Other books I’ve finished this month:
- Upgrade by Blake Crouch
- The Very Secret Society of Irregular Witches by Sangu Mandanna
- The Final Strife by Saara El-Arifi (part of a trilogy)
- Made Things by Adrian Tchaikovsky
- The Assassination of Brangwain Spurge by M.T. Anderson with Eugene Yelchin
- The Stand-Up Groomsman by Jackie Lau (Book 2)
- Ship Wrecked (book 3 of the Spoiler Alert series) by Olivia Dade
- An absolute obsession with all of the published Vampire Knitting Club books by Nancy Warren (which I’ve unfortunately finished – though a new one came out)
- When We Had Power by Susan Kaye Quinn
- The Seventh Wife by T.Kingfisher
- Africa Risen a short story collection by multiple authours.
- Where the Drowned Girls Go by Seanan McGuire
- Greenwood by Michael Christie
- Legends & Lattes by Travis Baldree
- Autonomous by Analee Newiz
For me the top three standouts for the month were nice in different ways:
Greenwood by Michael Christie is a multigenerational saga that follows several people connected by a private island off the coast of British Columbia. I was pulled into the story from the beginning when introduced to a botanist working as a glorified tree park tour guide after global climate collapse made trees, and especially old growth trees, a rarity. The story was woven in a really lovely way, where the perspective would shift in time or character, but in every case there was this feeling of sadness imbued in the work – which I’m not normally inclined towards picking up, but in this case it was very well done. It’s one of the short listed Canada Reads books this year.
The Final Strife by Saara El-Arifi took a bit to get into, but I’m glad I came back to it after putting it down last year. It’s a story of identity, secrets, revolution, and privilege in a society separated into classes by blood types. It ended up going to places I did not expect, and it was a pleasant surprise. I’m glad this is part of a trilogy, because I’m curious where the authour and story will take me next.

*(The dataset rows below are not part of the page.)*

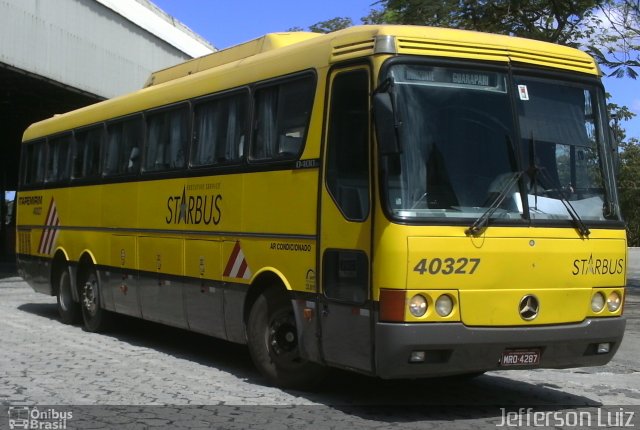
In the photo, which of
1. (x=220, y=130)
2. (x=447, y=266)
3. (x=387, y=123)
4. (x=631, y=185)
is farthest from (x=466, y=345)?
(x=631, y=185)

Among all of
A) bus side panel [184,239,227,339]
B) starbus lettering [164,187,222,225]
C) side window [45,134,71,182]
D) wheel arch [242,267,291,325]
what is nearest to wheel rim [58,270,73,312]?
side window [45,134,71,182]

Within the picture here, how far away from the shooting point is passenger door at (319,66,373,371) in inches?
275

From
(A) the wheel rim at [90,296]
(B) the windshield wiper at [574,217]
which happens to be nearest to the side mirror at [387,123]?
(B) the windshield wiper at [574,217]

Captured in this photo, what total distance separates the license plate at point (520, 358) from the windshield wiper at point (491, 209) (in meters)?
1.05

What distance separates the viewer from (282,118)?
8.38 m

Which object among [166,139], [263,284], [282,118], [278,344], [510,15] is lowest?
[278,344]

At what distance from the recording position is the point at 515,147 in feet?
23.5

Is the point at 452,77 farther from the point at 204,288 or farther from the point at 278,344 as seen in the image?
the point at 204,288

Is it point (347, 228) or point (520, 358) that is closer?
point (520, 358)

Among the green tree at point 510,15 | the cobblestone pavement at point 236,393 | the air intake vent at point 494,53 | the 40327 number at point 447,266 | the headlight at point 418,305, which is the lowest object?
the cobblestone pavement at point 236,393

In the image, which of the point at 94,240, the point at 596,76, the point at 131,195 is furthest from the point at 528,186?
the point at 94,240

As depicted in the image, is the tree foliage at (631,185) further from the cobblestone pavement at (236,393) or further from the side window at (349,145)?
the side window at (349,145)

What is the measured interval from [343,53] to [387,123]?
3.65 ft

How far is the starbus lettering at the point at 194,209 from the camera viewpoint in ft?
30.7
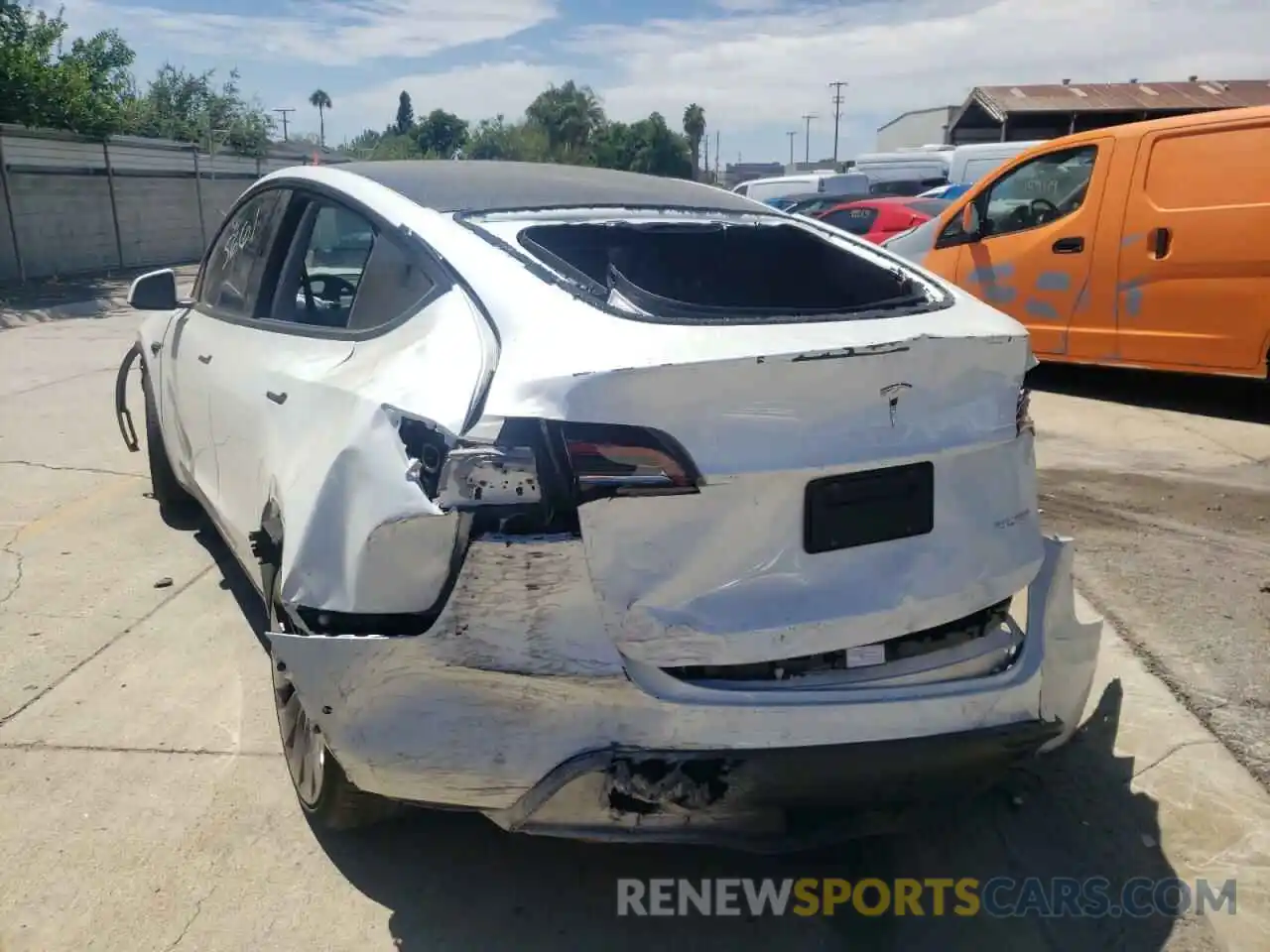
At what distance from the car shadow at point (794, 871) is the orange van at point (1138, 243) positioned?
459 centimetres

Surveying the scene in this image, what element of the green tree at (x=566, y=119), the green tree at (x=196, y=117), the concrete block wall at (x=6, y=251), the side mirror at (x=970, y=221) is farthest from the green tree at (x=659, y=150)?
the side mirror at (x=970, y=221)

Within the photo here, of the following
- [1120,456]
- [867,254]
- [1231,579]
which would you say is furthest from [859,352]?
[1120,456]

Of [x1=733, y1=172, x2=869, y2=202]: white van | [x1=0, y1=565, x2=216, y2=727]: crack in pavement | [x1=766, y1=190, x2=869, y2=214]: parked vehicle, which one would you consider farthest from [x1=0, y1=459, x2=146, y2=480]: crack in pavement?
[x1=733, y1=172, x2=869, y2=202]: white van

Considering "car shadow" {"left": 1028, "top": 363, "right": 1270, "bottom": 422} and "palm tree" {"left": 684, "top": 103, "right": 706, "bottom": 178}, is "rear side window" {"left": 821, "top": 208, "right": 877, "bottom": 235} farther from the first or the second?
"palm tree" {"left": 684, "top": 103, "right": 706, "bottom": 178}

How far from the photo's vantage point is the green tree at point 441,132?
7781cm

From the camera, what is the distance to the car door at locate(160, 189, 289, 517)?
3.58 m

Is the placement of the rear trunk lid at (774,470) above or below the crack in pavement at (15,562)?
above

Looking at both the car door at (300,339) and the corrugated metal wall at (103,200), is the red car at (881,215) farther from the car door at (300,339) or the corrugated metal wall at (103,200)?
the corrugated metal wall at (103,200)

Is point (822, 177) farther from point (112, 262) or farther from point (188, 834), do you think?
point (188, 834)

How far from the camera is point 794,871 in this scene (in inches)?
101

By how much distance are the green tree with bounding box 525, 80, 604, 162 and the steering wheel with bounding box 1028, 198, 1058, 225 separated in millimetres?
67419

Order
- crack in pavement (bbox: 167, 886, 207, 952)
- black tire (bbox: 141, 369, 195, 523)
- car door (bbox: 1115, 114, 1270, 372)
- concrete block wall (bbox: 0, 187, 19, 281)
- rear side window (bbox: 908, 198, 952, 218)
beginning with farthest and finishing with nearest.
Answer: concrete block wall (bbox: 0, 187, 19, 281), rear side window (bbox: 908, 198, 952, 218), car door (bbox: 1115, 114, 1270, 372), black tire (bbox: 141, 369, 195, 523), crack in pavement (bbox: 167, 886, 207, 952)

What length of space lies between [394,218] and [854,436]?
4.41 ft

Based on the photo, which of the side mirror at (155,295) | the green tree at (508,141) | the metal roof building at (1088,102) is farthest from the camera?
the green tree at (508,141)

Legends and Lattes was a slow and steady cozy fantasy novel with orcs, elfs, succubi, baker rats, and the steps towards opening a coffee shop, and I liked it – some people aren’t looking for chill vibes with minimal strife, and so for them, I figure they should pass on this one, but I was really feeling something cozy and soft after some heavier books, and this stood out as a new and potentially interesting direction for fantasy novels. It wasn’t full of grande battles (just a little bit of tension)
I am looking forward to a mix of book types in February – I’ve already found this month’s Cozy Witchy Mystery books, Nine-Lives Mystery’s by Danielle Garrett featuring a sassy cat called Seline, and I have an e-ARC that received high praise I’m looking forward to taking a look at.